When the epidemic retreats, the depreciation pressure on the yuan will ease, he said. But in the short term, the extension of the Lunar New Year holiday due to the epidemic will have a negative impact on exports in February, increase the trade deficit and prompt concerns about the yuan exchange rate.
The yuan has appreciated against the US dollar after the Phase One agreement between Washington and Beijing signaled an easing in the long-standing trade friction between the two largest economies in the world. On the last trading day before the Lunar New Year holiday, the onshore yuan was traded at 6.93 yuan per dollar, weaker than the 6.9292 yuan per dollar in the offshore market.
Monetary authorities have long reiterated, with the latest being in the two-page chapter of the China-US Phase One trade deal, that China would not devalue its currency for competitive advantages.
There was also consensus that the Chinese central bank has abandoned its direct intervention in the foreign exchange market for quite some time now. It is unlikely that the People's Bank of China, the central bank, will intervene in the market, even if the epidemic control measures continue for a longer time.
The PBOC will continue to let the market take a decisive role in setting the yuan rate, according to analysts, who believe the policy approach to keep the yuan rate basically stable at a reasonable and equilibrium level will not change during the fight against the epidemic.
Guan Tao, a professor of economics at Wuhan University and a former official of the State Administration of Foreign Exchange, said that the central bank needs to come out with plans to deal with exchange rate fluctuations, based on scenario analysis and pressure tests, to improve the macro and micro-prudential management framework on supervising cross-border capital flows, and avoid "excessive fluctuation of the foreign exchange market".

> **SUPPLIED DATA**
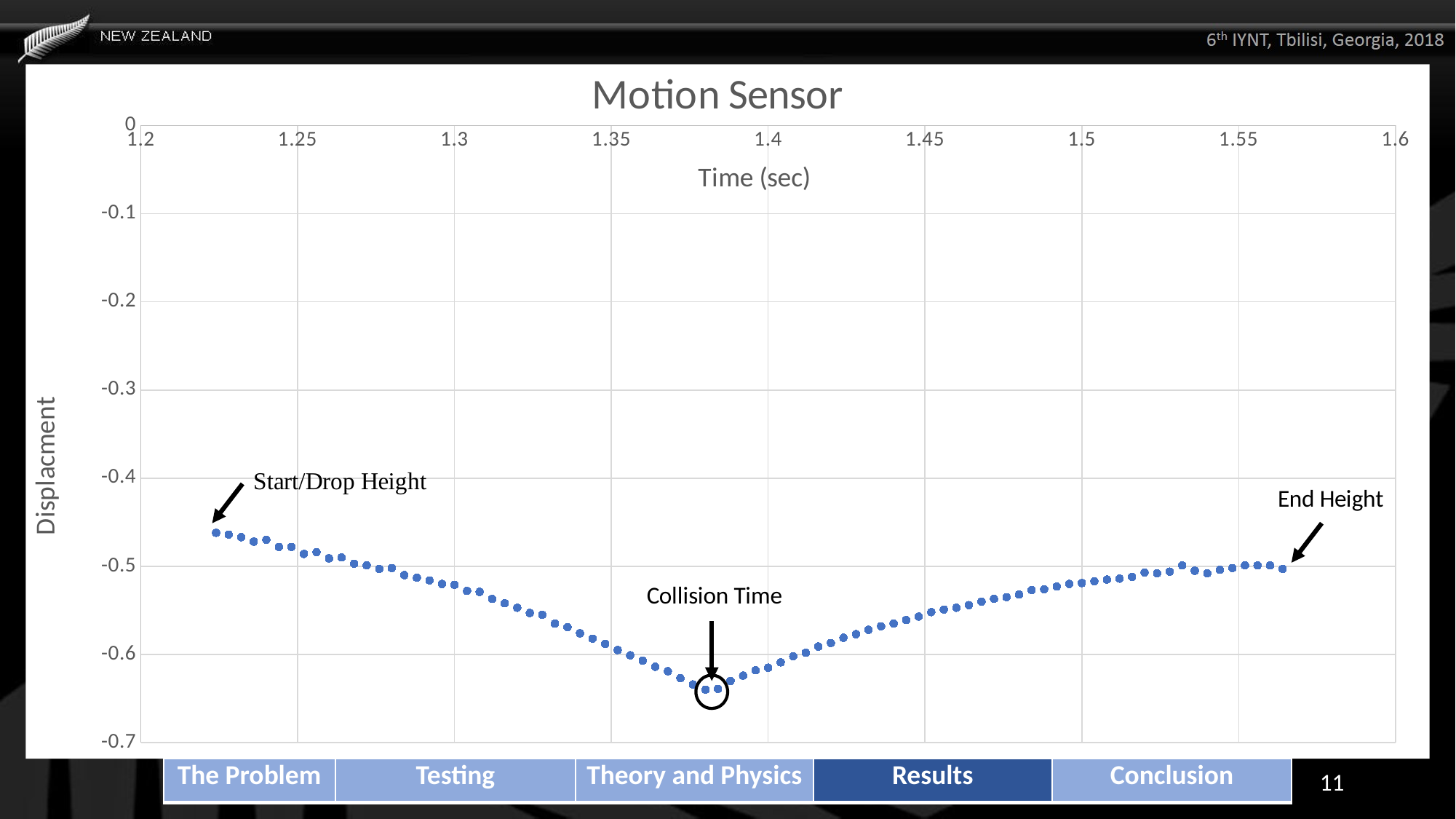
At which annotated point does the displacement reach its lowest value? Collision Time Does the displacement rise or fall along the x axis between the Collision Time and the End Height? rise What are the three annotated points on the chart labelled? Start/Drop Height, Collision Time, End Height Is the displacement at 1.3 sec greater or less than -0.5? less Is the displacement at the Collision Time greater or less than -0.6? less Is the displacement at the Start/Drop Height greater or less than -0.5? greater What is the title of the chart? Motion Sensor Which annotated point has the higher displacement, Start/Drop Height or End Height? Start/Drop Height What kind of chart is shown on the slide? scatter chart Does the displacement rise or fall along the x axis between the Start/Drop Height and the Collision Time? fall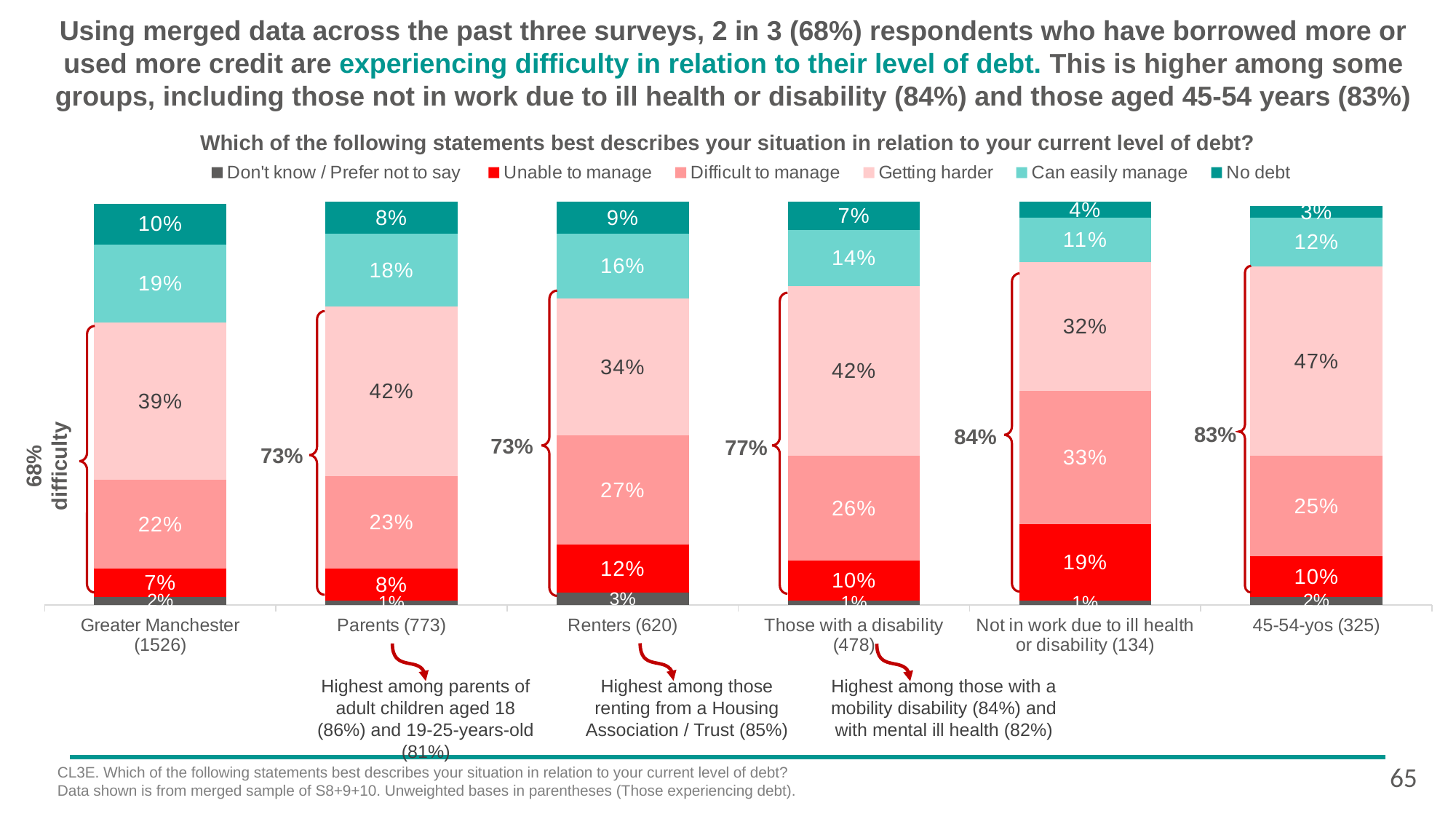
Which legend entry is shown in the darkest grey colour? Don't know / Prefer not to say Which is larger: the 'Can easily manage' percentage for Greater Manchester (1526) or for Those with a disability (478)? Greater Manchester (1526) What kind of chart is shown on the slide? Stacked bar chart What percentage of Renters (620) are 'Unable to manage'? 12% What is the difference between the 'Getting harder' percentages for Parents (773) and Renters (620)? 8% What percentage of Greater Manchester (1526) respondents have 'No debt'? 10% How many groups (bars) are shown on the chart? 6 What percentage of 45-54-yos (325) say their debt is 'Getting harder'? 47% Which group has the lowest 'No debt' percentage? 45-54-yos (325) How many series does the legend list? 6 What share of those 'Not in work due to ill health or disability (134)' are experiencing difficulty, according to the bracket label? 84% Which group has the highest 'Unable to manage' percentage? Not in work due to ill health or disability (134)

> **ACTION ITEM**
Can you retype the yuan passage from "Monetary authorities have" to "a longer time."? The listing is separate material, unconnected to the yuan passage.

> **TASK RESULT**
Monetary authorities have long reiterated, with the latest being in the two-page chapter of the China-US Phase One trade deal, that China would not devalue its currency for competitive advantages.
There was also consensus that the Chinese central bank has abandoned its direct intervention in the foreign exchange market for quite some time now. It is unlikely that the People's Bank of China, the central bank, will intervene in the market, even if the epidemic control measures continue for a longer time.